Assignment: The lines from the one containing "1ポンドの根茎:生姜の根のハ" through the final line of the data below must be written out exactly, both included, and nothing more.
── Input material
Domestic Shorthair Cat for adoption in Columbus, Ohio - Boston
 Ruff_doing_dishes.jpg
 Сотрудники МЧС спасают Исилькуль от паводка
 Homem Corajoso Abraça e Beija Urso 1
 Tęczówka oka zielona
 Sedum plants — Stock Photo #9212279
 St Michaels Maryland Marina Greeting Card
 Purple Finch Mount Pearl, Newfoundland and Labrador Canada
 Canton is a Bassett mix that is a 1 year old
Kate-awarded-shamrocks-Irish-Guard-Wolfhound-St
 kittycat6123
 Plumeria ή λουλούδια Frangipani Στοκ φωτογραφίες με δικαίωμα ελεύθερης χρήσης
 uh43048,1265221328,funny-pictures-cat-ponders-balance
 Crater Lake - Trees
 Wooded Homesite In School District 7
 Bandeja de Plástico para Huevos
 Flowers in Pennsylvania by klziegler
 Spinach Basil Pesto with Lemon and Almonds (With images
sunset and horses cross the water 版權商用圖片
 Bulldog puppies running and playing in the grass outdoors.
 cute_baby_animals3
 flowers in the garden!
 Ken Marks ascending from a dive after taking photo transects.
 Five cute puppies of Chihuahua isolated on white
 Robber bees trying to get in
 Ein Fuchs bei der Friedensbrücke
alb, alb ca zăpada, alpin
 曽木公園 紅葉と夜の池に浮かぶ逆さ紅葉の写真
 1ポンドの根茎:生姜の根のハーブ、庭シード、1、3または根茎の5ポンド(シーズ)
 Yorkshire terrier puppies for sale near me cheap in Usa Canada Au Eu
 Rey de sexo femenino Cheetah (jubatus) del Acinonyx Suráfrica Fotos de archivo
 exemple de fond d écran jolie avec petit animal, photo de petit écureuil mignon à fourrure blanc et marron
────
Answer to the problem:
 1ポンドの根茎:生姜の根のハーブ、庭シード、1、3または根茎の5ポンド(シーズ)
 Yorkshire terrier puppies for sale near me cheap in Usa Canada Au Eu
 Rey de sexo femenino Cheetah (jubatus) del Acinonyx Suráfrica Fotos de archivo
 exemple de fond d écran jolie avec petit animal, photo de petit écureuil mignon à fourrure blanc et marron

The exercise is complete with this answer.